▶ **THE TASK**: If a record holds a picture, leave the picture out and repeat everything else exactly.

----- MATERIAL PROVIDED

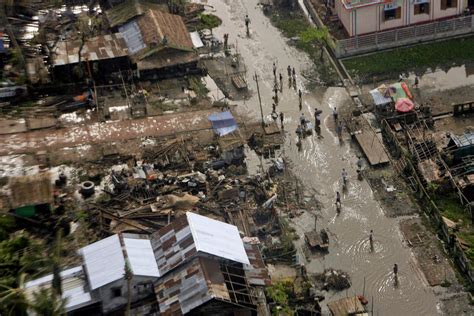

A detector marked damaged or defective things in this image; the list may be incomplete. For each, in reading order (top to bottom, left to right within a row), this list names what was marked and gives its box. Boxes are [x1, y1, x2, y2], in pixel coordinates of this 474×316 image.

rusty metal roof [52, 33, 128, 66]
damaged house [118, 9, 200, 80]
rusty metal roof [8, 172, 52, 209]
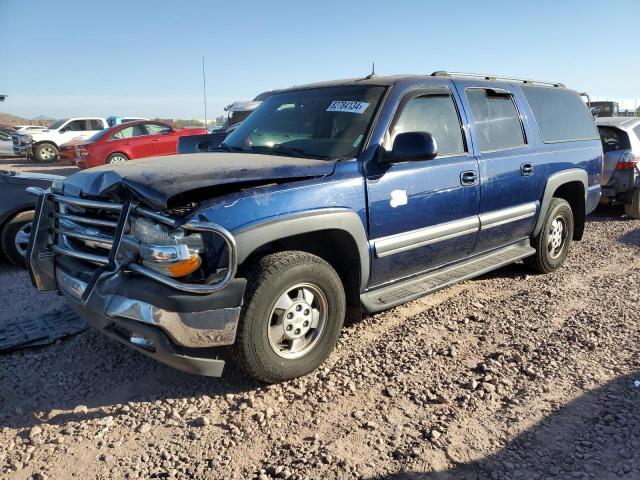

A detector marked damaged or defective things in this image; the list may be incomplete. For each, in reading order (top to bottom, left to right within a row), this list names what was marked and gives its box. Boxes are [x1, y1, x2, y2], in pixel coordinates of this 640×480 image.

crumpled hood [62, 152, 338, 208]
damaged chevrolet suburban [27, 72, 604, 382]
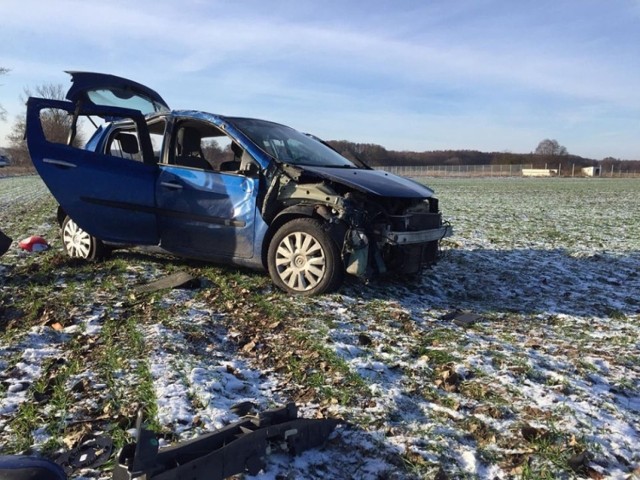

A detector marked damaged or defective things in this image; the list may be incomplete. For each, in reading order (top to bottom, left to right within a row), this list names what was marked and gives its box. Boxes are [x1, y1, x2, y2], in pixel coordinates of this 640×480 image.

broken plastic debris [18, 235, 49, 253]
wrecked car [27, 72, 452, 294]
damaged front end [262, 164, 452, 282]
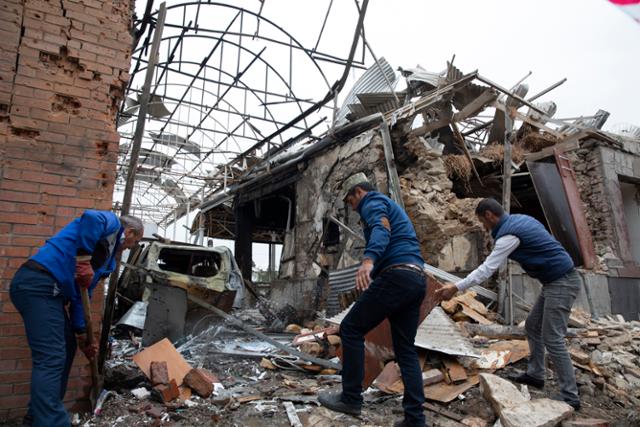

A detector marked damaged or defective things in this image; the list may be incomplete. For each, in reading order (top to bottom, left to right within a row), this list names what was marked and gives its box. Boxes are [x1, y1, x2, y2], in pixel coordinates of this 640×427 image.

damaged wall [0, 0, 131, 422]
shattered masonry [0, 0, 131, 422]
broken concrete slab [480, 372, 528, 416]
broken concrete slab [500, 400, 576, 427]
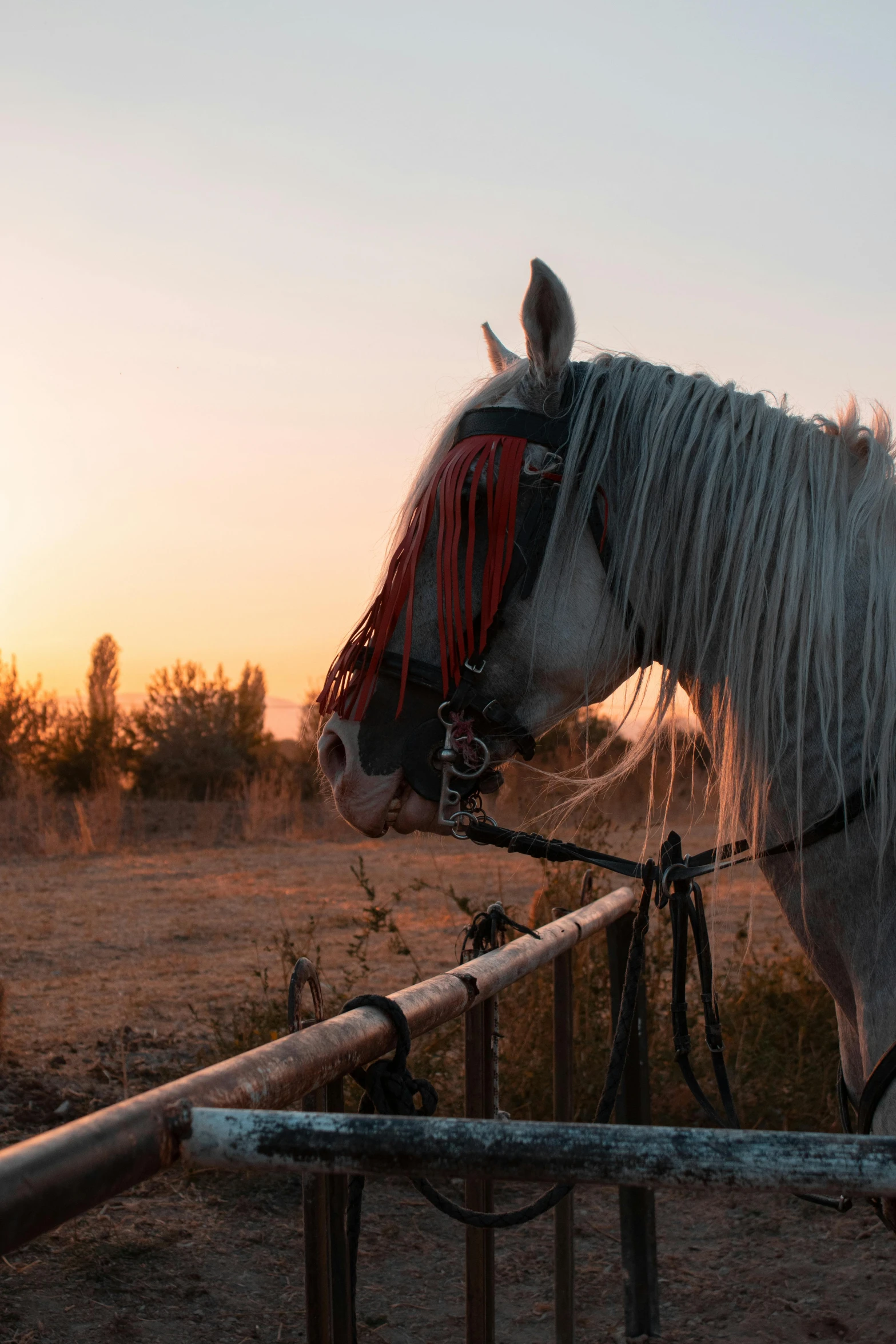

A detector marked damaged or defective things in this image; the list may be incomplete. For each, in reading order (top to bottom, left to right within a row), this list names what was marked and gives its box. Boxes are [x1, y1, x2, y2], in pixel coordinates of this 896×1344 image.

rusty metal pipe [0, 886, 636, 1252]
rusty metal pipe [178, 1102, 896, 1199]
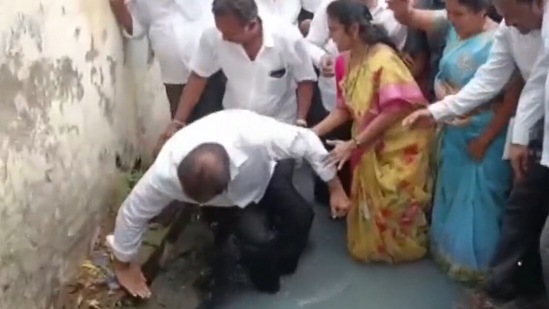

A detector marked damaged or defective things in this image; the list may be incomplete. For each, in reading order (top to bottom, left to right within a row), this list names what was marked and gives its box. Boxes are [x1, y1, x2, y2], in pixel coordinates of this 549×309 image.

peeling plaster wall [0, 0, 169, 306]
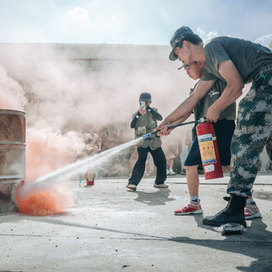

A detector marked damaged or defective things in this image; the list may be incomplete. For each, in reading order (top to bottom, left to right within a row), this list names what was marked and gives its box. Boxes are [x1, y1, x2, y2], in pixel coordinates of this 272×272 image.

rusty metal barrel [0, 109, 25, 214]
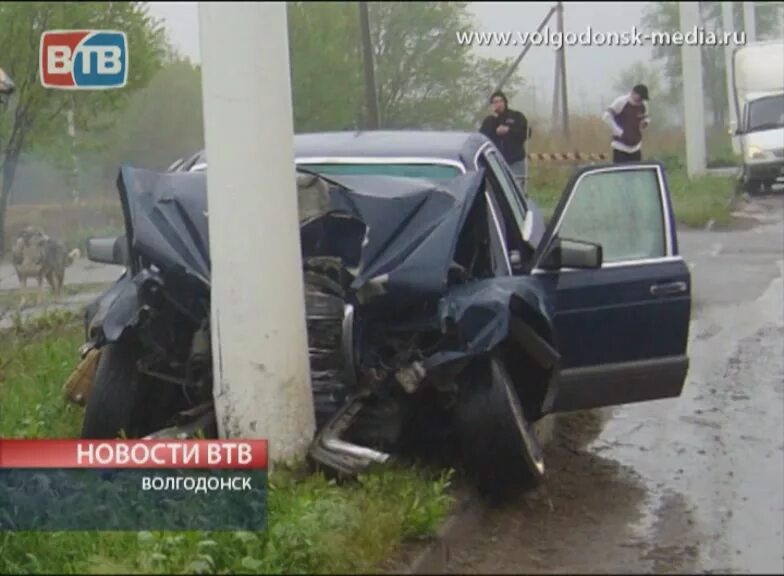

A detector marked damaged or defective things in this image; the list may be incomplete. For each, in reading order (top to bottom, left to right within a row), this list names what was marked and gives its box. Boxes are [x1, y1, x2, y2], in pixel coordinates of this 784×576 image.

crumpled hood [117, 165, 486, 302]
severely damaged car [70, 132, 688, 496]
crashed vehicle engine [73, 132, 692, 496]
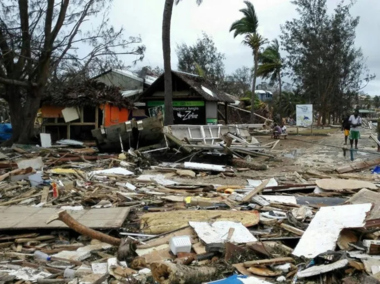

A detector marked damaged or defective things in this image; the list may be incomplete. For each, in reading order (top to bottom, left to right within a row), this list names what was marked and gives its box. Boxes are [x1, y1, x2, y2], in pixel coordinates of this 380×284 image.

broken wooden board [348, 190, 380, 221]
broken wooden board [0, 206, 131, 231]
broken wooden board [140, 210, 262, 234]
splintered wood [140, 210, 262, 234]
broken wooden board [290, 203, 372, 258]
broken wooden board [298, 260, 348, 278]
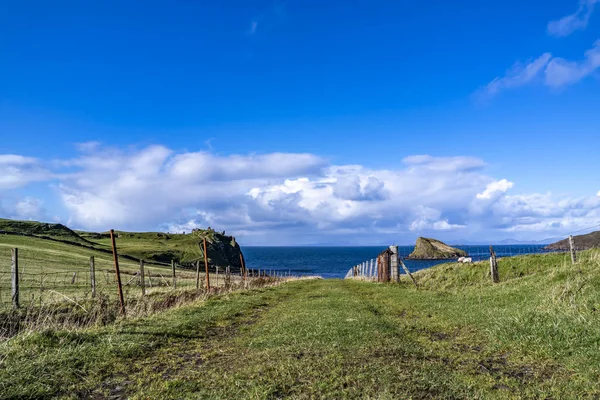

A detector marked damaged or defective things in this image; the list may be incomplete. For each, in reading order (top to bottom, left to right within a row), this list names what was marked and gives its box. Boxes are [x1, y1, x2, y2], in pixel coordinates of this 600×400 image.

rusty metal post [109, 231, 125, 316]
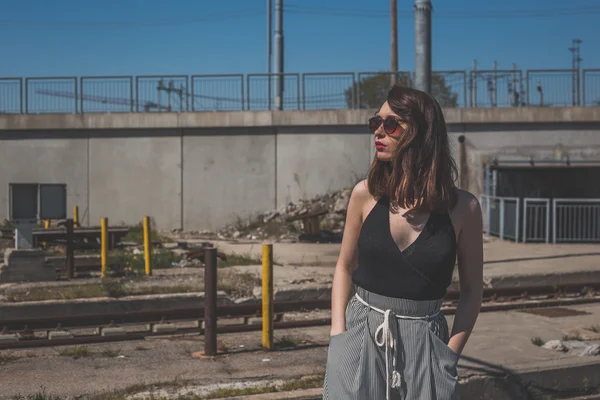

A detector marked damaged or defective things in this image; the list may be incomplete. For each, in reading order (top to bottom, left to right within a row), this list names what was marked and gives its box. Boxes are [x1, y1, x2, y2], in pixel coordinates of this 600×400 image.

rusty metal rail [0, 282, 596, 350]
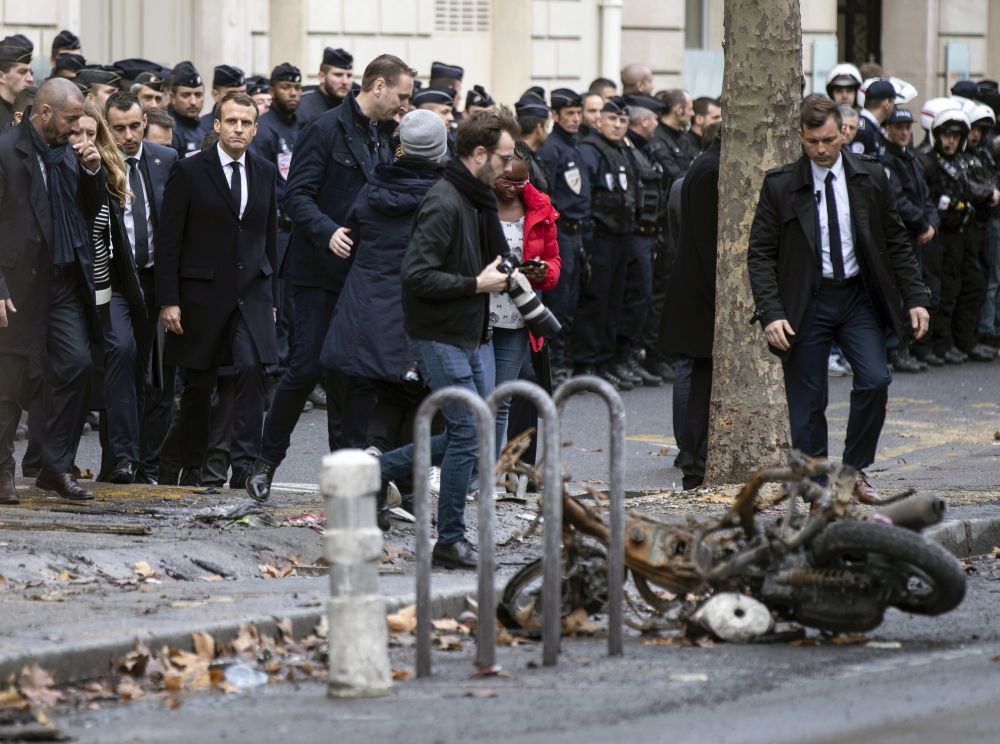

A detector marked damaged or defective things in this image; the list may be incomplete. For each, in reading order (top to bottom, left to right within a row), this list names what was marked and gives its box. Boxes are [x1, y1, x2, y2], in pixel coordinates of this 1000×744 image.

burned motorcycle [500, 450, 968, 636]
burnt scooter [500, 448, 968, 640]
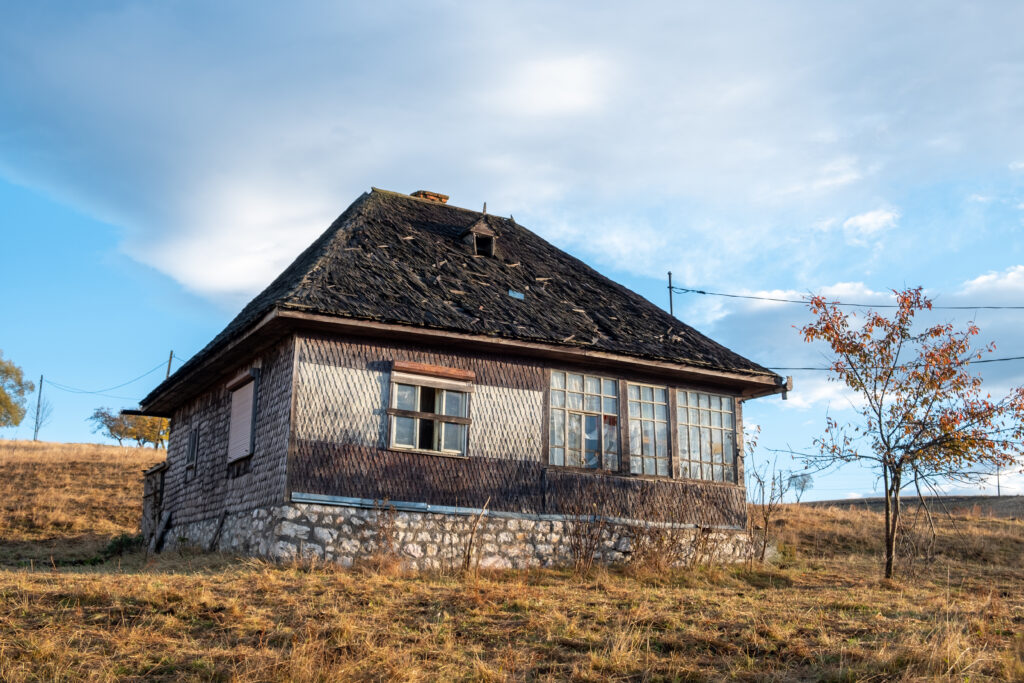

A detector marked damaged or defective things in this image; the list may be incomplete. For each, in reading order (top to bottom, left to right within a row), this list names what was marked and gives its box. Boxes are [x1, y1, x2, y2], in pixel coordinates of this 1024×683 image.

damaged roof [142, 188, 776, 406]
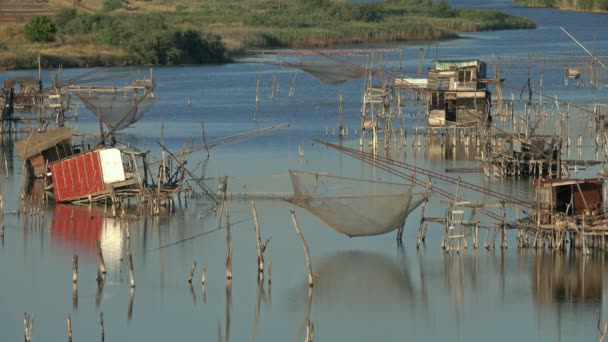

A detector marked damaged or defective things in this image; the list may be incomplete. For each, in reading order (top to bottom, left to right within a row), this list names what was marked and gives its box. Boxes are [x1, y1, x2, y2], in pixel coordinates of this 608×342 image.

rusted metal sheet [50, 151, 104, 202]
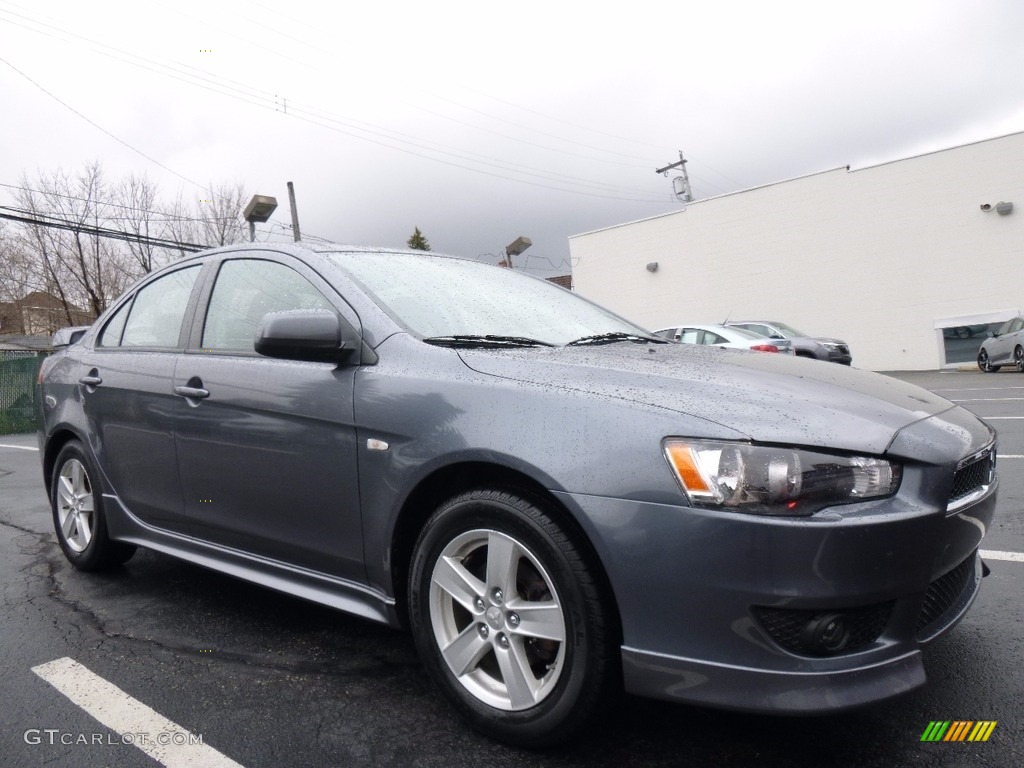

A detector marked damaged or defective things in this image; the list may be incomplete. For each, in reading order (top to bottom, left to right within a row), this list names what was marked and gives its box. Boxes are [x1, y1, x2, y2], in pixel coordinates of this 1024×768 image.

cracked asphalt [0, 370, 1019, 765]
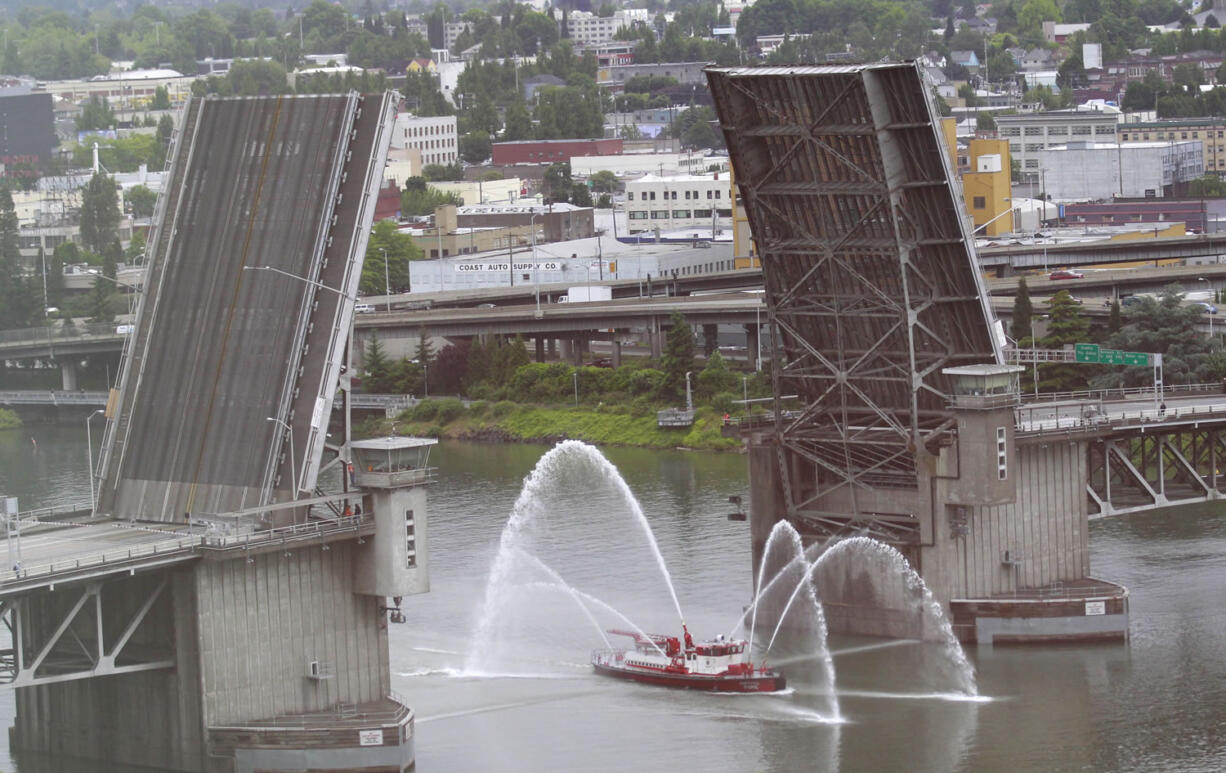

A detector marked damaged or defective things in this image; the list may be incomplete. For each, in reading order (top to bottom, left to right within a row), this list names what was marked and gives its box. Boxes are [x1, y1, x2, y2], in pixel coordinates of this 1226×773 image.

----------

▶ **TASK ANSWER**:
A detector marked damaged or defective things in this image; the list may be incomplete. For each, in reading order (top to bottom, left to right within a row), this list names what was marked and gives its box. Boxes are [x1, y1, x2, y2], in pixel coordinates of this 474×316 image.

rusty metal roof [52, 33, 128, 66]
damaged house [118, 9, 200, 80]
rusty metal roof [8, 172, 52, 209]

A detector marked damaged or defective things in this image; the list may be incomplete. For each, in reading order (top to bottom, left to right within a row), this list names what was marked and gives its box. Boxes are [x1, y1, x2, y2], in pixel coordinates of this 640×480 image.

crumpled hood [62, 152, 338, 208]
damaged chevrolet suburban [27, 72, 604, 382]

A detector marked damaged or defective things in this image; the list may be incomplete. For each, in reading order (top to bottom, left to right within a row), this list names what was marked and gives its box. Boxes are [x1, y1, x2, y2], in pixel coordinates of this 640×480 image.

broken plastic debris [18, 235, 49, 253]
wrecked car [27, 72, 452, 294]
damaged front end [262, 164, 452, 282]

A detector marked damaged or defective things in this image; the list may be incomplete. For each, in reading order (top to bottom, left to right within a row), this list names what was marked and gives its box. Boxes are [x1, y1, x2, y2], in pixel coordinates of this 640×427 image.

damaged wall [0, 0, 131, 422]
shattered masonry [0, 0, 131, 422]
broken concrete slab [480, 372, 528, 416]
broken concrete slab [500, 400, 576, 427]

A detector marked damaged or defective things in this image; the list may be incomplete. For each, in reading order (top to bottom, left to right within a row), this list names what was marked and gives its box. Boxes are [x1, y1, x2, y2], in pixel coordinates of this 896×1344 image.

rusty metal pipe [0, 886, 636, 1252]
rusty metal pipe [178, 1102, 896, 1199]

A detector marked damaged or defective things in this image; the list may be incomplete. For each, in reading order (top to bottom, left to right within a row), this list names what was marked and gives its box. Boxes are [x1, y1, x2, y2], in pixel coordinates of this 549×309 image.

peeling plaster wall [0, 0, 169, 306]

A detector marked damaged or defective things in this image; the list may be incomplete. For each, in reading order (top to bottom, left to right within a row), this list names what was marked and gives its box. Boxes are [x1, y1, x2, y2], in pixel coordinates of this 272×272 image.

rusty metal barrel [0, 109, 25, 214]

A detector marked damaged or defective things in this image; the list may be incomplete. For each, in reading order (top to bottom, left to right within a row), this list names what was marked and gives its box. Boxes are [x1, y1, x2, y2], in pixel coordinates of this 784×576 image.

crumpled hood [117, 165, 486, 302]
severely damaged car [70, 132, 688, 496]
crashed vehicle engine [73, 132, 692, 496]

A detector marked damaged or defective things in this image; the list may be incomplete. For each, in reading order (top to bottom, left to right within a row), this list names what was marked and gives its box. Boxes are [x1, y1, x2, y2], in pixel coordinates of this 380×284 image.

broken wooden board [348, 190, 380, 221]
broken wooden board [0, 206, 131, 231]
broken wooden board [140, 210, 262, 234]
splintered wood [140, 210, 262, 234]
broken wooden board [290, 203, 372, 258]
broken wooden board [298, 260, 348, 278]

A detector marked damaged or defective things in this image; the list may be incomplete. For each, in reading order (top to bottom, left to right within a row), this list names what was marked and gives its box. Boxes are [x1, y1, x2, y2], in pixel coordinates of this 600×400 image.

rusty metal post [109, 231, 125, 316]

A detector marked damaged or defective things in this image; the list may be incomplete. For each, in reading order (top to bottom, left to right within a row), this list names what was marked and gives its box. Boxes are [x1, y1, x2, y2], in pixel coordinates of this 600×400 image.

rusty metal rail [0, 282, 596, 350]

A detector marked damaged or defective things in this image; the list may be incomplete. For each, in reading order (top to bottom, left to right within a row), this list names what was marked and gives its box. Boxes are [x1, y1, x2, y2], in pixel coordinates of this 1000×744 image.

burned motorcycle [500, 450, 968, 636]
burnt scooter [500, 448, 968, 640]

A detector marked damaged or defective things in this image; the list may be incomplete. For each, in reading order (top to bottom, left to right within a row), this list names what was marked and gives its box. Boxes are [x1, y1, x2, y2], in pixel coordinates of this 1024×683 image.

damaged roof [142, 188, 776, 406]

A detector marked damaged or defective things in this image; the list may be incomplete. For each, in reading order (top to bottom, left to right within a row), this list names what was marked and gives its box. Boxes are [x1, y1, x2, y2], in pixel coordinates of this 608×342 image.

rusted metal sheet [50, 151, 104, 202]

A detector marked damaged or defective things in this image; the list may be incomplete. For each, in reading order (top to bottom, left to right within a row), this list names what was marked and gives its box. Boxes are [x1, y1, x2, y2], in pixel coordinates of this 1024×768 image.

cracked asphalt [0, 370, 1019, 765]

A detector marked damaged or defective things in this image; the list may be incomplete. For each, in reading order (top to bottom, left to right within a row), this list names what was marked and gives its box. Boxes are [x1, y1, x2, y2], in pixel coordinates of this 1226×773 image.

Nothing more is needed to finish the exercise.